[[ TEXT SECTION open ]]

Sheet composting mimics this system while saving a great deal of effort. Instead of first heaping organic matter up, turning it several times, carting humus back to the garden, spreading it, and tilling it in, sheet composting conducts the decomposition process with far less effort right in the soil needing enrichment.

Sheet composting is the easiest method of all. However, the method has certain liabilities. Unless the material being spread is pure manure without significant amounts of bedding, or only fresh spring grass clippings, or alfalfa hay, the carbon-nitrogen ratio will almost certainly be well above that of stable humus. As explained earlier, during the initial stages of decay the soil will be thoroughly depleted of nutrients. Only after the surplus carbon has been consumed will the soil ecology and nutrient profile normalize. The time this will take depends on the nature of the materials being composted and on soil conditions.

If the soil is moist, airy, and warm and if it already contained high levels of nutrients, and if the organic materials are not ligninous and tough and have a reasonable C/N, then sheet composting will proceed rapidly. If the soil is cold, dry, clayey (relatively airless) or infertile and/or the organic matter consists of things like grain straw, paper, or the very worst, barkless sawdust, then decomposition will be slowed. Obviously, it is not possible to state with any precision how fast sheet composting would proceed for you.

Autumn leaves usually sheet compost very successfully. These are gathered, spread over all of the garden (except for those areas intended for early spring sowing), and tilled in as shallowly as possible before winter. Even in the North where soil freezes solid for months, some decomposition will occur in autumn and then in spring, as the soil warms, composting instantly resumes and is finished by the time frost danger is over. Sheet composting higher C/N materials in spring is also workable where the land is not scheduled for planting early. If the organic matter has a low C/N, like manure, a tender green manure crop not yet forming seed, alfalfa hay or grass clippings, quite a large volume of material can be decomposed by warm soil in a matter of weeks.

[[ TEXT SECTION closed ]]
[[ DATA SHOWN open ]]

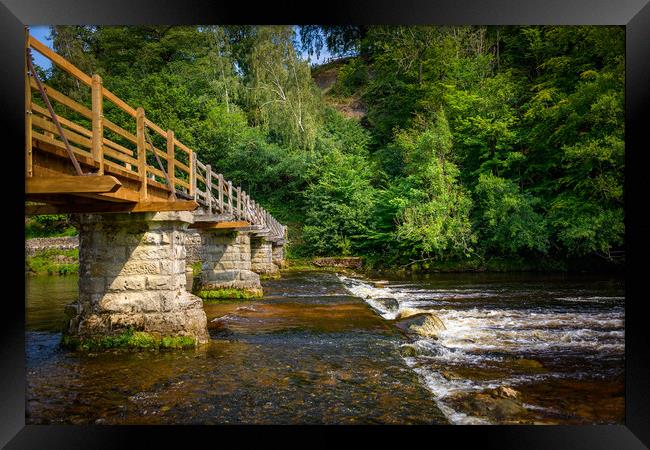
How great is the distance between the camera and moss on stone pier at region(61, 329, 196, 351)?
604 centimetres

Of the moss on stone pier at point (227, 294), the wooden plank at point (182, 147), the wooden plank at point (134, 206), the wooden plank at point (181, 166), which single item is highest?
the wooden plank at point (182, 147)

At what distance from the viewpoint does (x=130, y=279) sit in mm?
6234

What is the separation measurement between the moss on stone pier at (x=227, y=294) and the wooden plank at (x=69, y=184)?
7.64 meters

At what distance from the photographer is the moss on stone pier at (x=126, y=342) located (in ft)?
19.8

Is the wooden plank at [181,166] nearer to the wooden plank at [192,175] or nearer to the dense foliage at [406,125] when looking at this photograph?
the wooden plank at [192,175]

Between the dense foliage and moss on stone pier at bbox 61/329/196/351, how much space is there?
12.6 meters

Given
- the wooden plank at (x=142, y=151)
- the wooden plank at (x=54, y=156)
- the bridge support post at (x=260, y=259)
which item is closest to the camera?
the wooden plank at (x=54, y=156)

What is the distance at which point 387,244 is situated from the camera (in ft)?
80.1

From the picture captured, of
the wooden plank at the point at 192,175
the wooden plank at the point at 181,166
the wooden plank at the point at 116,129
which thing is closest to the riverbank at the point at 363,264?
the wooden plank at the point at 192,175

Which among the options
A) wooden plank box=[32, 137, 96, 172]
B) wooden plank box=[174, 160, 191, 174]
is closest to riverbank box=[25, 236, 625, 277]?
wooden plank box=[174, 160, 191, 174]

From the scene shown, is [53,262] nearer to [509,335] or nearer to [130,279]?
[130,279]
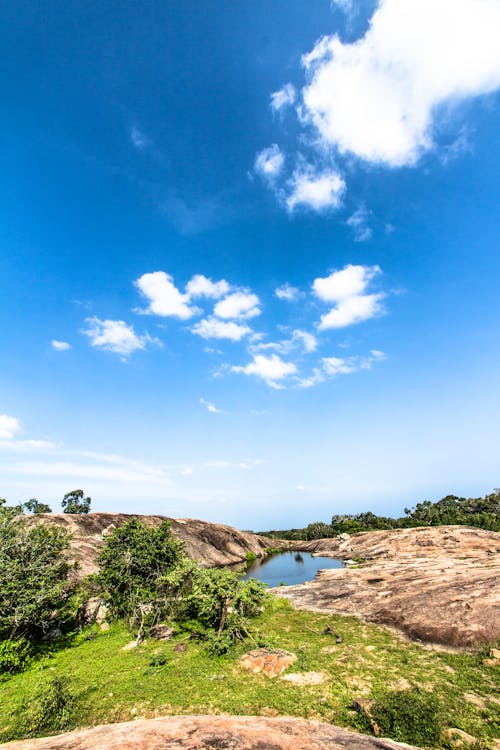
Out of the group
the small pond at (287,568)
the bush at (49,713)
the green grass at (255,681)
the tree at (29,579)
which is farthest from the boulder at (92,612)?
the small pond at (287,568)

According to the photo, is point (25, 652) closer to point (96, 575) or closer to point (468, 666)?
point (96, 575)

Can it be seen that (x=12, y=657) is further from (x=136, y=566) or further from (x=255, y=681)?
(x=255, y=681)

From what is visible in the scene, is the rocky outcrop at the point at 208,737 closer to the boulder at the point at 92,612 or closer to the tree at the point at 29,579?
the tree at the point at 29,579

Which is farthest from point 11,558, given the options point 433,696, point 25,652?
point 433,696

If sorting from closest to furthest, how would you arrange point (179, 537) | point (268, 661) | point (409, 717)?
point (409, 717)
point (268, 661)
point (179, 537)

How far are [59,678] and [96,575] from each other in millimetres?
13093

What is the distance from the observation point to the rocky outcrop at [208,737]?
24.8 feet

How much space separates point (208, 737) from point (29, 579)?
21.2 m

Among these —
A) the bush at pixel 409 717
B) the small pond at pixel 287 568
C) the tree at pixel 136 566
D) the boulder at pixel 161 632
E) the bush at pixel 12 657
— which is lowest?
the small pond at pixel 287 568

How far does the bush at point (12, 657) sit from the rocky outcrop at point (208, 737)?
1656 cm

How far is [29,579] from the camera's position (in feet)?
73.8

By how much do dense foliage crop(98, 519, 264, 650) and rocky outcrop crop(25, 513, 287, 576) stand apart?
9848mm

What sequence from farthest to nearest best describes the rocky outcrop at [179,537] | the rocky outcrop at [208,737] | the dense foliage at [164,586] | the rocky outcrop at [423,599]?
the rocky outcrop at [179,537] < the dense foliage at [164,586] < the rocky outcrop at [423,599] < the rocky outcrop at [208,737]

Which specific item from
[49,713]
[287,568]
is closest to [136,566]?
[49,713]
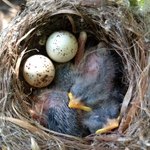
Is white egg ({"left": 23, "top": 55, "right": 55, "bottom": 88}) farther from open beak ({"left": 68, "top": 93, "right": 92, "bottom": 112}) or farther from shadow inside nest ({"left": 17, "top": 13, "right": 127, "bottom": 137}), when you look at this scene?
open beak ({"left": 68, "top": 93, "right": 92, "bottom": 112})

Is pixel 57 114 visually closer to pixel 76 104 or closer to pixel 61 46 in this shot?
pixel 76 104

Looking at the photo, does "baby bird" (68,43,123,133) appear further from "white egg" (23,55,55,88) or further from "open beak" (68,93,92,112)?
"white egg" (23,55,55,88)

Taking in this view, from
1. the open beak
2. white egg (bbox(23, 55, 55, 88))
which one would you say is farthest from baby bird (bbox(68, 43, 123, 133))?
white egg (bbox(23, 55, 55, 88))

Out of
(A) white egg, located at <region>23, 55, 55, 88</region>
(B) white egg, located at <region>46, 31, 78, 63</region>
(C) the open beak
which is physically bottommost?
(C) the open beak

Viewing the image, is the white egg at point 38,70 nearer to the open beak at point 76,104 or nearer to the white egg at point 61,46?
the white egg at point 61,46

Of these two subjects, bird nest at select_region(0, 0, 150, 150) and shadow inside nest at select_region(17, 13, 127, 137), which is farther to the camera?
shadow inside nest at select_region(17, 13, 127, 137)

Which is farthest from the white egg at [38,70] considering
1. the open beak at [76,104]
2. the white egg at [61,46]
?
the open beak at [76,104]

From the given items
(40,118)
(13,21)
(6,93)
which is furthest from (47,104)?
(13,21)

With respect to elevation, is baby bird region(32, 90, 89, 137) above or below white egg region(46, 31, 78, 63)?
below
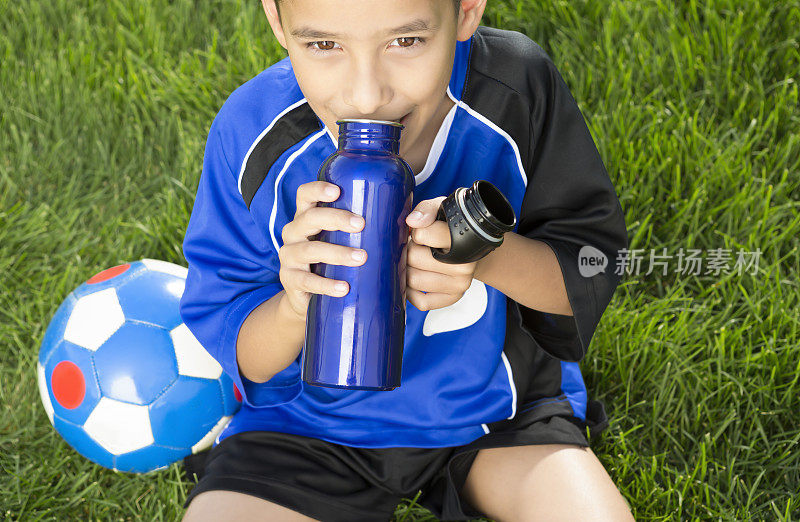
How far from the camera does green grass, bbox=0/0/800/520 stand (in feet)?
6.35

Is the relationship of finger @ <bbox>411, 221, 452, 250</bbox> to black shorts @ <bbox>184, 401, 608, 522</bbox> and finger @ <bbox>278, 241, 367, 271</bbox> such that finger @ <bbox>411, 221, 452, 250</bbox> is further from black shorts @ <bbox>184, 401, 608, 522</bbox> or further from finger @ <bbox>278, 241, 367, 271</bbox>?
black shorts @ <bbox>184, 401, 608, 522</bbox>

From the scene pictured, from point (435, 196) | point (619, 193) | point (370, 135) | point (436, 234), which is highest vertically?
point (370, 135)

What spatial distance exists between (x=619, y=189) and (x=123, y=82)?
67.8 inches

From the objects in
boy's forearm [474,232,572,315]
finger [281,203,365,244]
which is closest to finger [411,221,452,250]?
finger [281,203,365,244]

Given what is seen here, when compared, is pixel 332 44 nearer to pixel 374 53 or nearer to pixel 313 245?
pixel 374 53

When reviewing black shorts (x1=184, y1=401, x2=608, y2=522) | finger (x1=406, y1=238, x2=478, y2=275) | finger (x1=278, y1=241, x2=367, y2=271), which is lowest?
black shorts (x1=184, y1=401, x2=608, y2=522)

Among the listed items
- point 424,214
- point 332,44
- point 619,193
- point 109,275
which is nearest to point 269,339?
point 424,214

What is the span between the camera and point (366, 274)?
1.20 metres

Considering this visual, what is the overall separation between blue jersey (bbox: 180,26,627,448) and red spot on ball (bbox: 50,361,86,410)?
402 millimetres

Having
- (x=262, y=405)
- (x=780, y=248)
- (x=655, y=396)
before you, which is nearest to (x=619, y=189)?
(x=780, y=248)

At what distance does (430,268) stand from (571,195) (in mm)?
417

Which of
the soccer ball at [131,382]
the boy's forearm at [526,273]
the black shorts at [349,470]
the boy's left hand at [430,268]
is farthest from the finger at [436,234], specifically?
the soccer ball at [131,382]

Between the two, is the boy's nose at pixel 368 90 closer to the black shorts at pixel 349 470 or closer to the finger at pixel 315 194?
the finger at pixel 315 194

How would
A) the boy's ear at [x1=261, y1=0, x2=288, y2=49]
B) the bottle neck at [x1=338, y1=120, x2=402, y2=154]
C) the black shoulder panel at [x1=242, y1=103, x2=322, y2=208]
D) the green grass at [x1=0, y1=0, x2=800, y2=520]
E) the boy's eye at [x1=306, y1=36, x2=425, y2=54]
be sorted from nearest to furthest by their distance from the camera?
the bottle neck at [x1=338, y1=120, x2=402, y2=154] < the boy's eye at [x1=306, y1=36, x2=425, y2=54] < the boy's ear at [x1=261, y1=0, x2=288, y2=49] < the black shoulder panel at [x1=242, y1=103, x2=322, y2=208] < the green grass at [x1=0, y1=0, x2=800, y2=520]
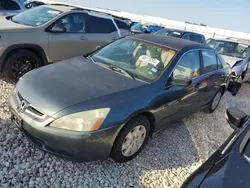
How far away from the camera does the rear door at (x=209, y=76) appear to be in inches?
169

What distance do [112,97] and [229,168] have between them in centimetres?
142

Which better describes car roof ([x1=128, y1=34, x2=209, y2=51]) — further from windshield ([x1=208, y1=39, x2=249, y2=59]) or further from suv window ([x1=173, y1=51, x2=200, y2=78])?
windshield ([x1=208, y1=39, x2=249, y2=59])

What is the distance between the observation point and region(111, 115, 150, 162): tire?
278cm

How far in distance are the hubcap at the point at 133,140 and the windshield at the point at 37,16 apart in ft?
11.1

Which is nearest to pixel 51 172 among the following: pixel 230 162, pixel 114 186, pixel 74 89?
pixel 114 186

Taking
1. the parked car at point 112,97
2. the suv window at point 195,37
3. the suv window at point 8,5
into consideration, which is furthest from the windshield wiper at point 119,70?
the suv window at point 195,37

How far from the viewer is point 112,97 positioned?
2721mm

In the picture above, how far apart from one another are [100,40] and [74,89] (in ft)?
11.2

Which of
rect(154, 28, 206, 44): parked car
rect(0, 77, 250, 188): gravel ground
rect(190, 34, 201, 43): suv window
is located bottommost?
rect(190, 34, 201, 43): suv window

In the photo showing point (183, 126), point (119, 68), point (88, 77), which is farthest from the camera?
point (183, 126)

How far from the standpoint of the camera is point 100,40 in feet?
19.6

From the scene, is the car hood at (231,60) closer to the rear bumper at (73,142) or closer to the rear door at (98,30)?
the rear door at (98,30)

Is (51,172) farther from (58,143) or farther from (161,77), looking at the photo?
(161,77)

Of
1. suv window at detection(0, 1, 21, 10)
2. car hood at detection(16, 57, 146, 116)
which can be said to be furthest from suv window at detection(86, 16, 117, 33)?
suv window at detection(0, 1, 21, 10)
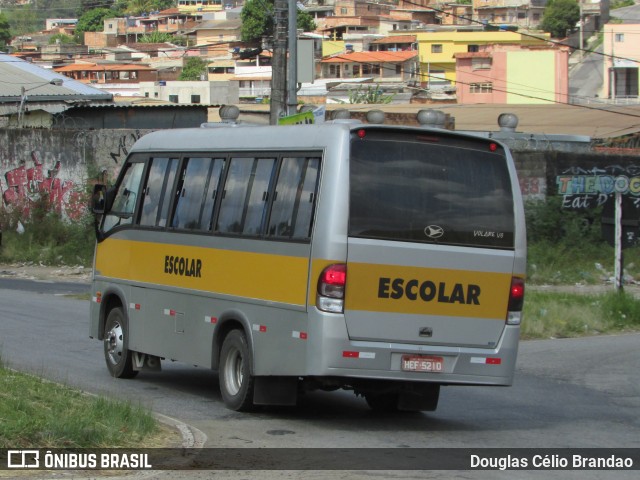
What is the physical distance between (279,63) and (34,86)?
2375 cm

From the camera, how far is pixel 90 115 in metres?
39.9

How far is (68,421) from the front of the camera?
823cm

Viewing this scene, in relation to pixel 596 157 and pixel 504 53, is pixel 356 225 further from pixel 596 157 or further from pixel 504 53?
pixel 504 53

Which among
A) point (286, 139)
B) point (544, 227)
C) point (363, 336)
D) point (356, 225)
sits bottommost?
point (544, 227)

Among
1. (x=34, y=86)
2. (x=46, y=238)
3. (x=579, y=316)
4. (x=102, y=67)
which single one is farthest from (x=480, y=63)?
(x=579, y=316)

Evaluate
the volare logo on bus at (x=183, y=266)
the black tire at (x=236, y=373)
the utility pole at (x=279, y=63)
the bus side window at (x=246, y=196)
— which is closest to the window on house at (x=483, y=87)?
the utility pole at (x=279, y=63)

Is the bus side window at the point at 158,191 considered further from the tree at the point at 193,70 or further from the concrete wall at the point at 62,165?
the tree at the point at 193,70

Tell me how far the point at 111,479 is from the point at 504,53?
70.5 metres

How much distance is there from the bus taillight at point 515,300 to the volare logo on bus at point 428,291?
0.37m

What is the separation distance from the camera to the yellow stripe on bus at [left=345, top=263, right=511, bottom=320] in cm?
970

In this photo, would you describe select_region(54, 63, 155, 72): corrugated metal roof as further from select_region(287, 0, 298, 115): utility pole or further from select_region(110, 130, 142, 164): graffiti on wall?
select_region(287, 0, 298, 115): utility pole

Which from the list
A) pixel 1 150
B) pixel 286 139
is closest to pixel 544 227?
pixel 1 150

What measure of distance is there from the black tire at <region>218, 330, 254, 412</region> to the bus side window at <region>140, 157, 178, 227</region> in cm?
193

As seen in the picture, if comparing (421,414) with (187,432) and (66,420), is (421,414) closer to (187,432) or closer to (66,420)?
(187,432)
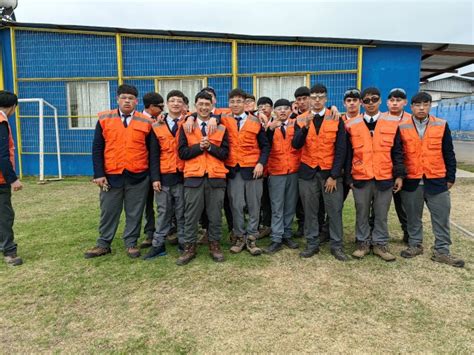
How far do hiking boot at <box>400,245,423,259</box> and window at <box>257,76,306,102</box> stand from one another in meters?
6.08

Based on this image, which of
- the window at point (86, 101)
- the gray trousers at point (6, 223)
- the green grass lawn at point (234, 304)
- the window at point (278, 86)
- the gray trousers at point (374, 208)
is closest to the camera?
the green grass lawn at point (234, 304)

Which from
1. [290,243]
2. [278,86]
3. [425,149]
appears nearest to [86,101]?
[278,86]

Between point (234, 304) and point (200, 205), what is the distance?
123 cm

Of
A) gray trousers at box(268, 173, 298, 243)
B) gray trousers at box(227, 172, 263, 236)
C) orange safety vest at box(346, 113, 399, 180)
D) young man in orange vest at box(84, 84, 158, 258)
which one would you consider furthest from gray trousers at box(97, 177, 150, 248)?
orange safety vest at box(346, 113, 399, 180)

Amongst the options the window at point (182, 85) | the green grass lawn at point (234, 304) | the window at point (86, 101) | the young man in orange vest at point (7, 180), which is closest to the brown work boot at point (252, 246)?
the green grass lawn at point (234, 304)

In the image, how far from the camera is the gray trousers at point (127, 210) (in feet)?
13.5

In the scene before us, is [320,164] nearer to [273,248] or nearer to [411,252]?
[273,248]

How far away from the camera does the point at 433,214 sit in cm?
399

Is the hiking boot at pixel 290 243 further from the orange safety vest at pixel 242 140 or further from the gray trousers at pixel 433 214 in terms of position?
the gray trousers at pixel 433 214

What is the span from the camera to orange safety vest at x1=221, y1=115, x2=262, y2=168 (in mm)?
4059

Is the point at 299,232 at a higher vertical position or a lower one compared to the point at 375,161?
lower

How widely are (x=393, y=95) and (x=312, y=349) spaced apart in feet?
9.37

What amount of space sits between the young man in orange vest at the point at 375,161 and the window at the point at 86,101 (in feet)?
26.6

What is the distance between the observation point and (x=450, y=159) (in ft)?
12.9
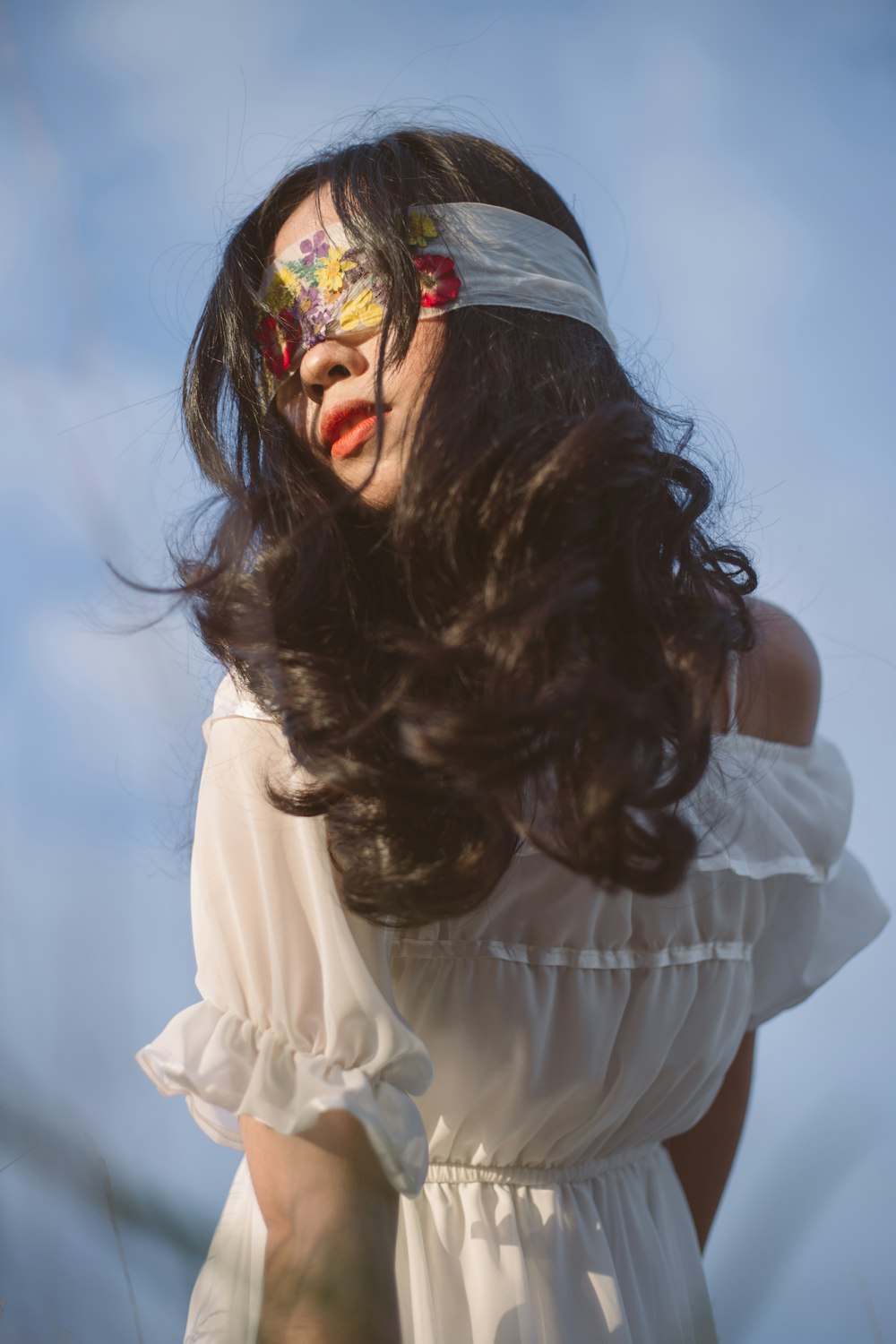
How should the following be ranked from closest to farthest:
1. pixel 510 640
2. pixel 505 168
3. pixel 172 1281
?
pixel 172 1281, pixel 510 640, pixel 505 168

[[ DATA SHOWN closed ]]

REQUIREMENT A:
Answer these questions about the sheet composting text:
(i) What does the text call the very worst organic matter for slowing decomposition?
(ii) After autumn leaves are gathered and spread, how are they tilled in, and when?
(iii) How does the text rank sheet composting among composting methods?
REQUIREMENT B:
Reproduce the sheet composting text between "Autumn leaves usually" and "matter of weeks.", inclusive.
The data is not needed for what follows.

TASK RESULT A:
(i) Barkless sawdust.
(ii) They are tilled in as shallowly as possible before winter.
(iii) It is the easiest method of all.

TASK RESULT B:
Autumn leaves usually sheet compost very successfully. These are gathered, spread over all of the garden (except for those areas intended for early spring sowing), and tilled in as shallowly as possible before winter. Even in the North where soil freezes solid for months, some decomposition will occur in autumn and then in spring, as the soil warms, composting instantly resumes and is finished by the time frost danger is over. Sheet composting higher C/N materials in spring is also workable where the land is not scheduled for planting early. If the organic matter has a low C/N, like manure, a tender green manure crop not yet forming seed, alfalfa hay or grass clippings, quite a large volume of material can be decomposed by warm soil in a matter of weeks.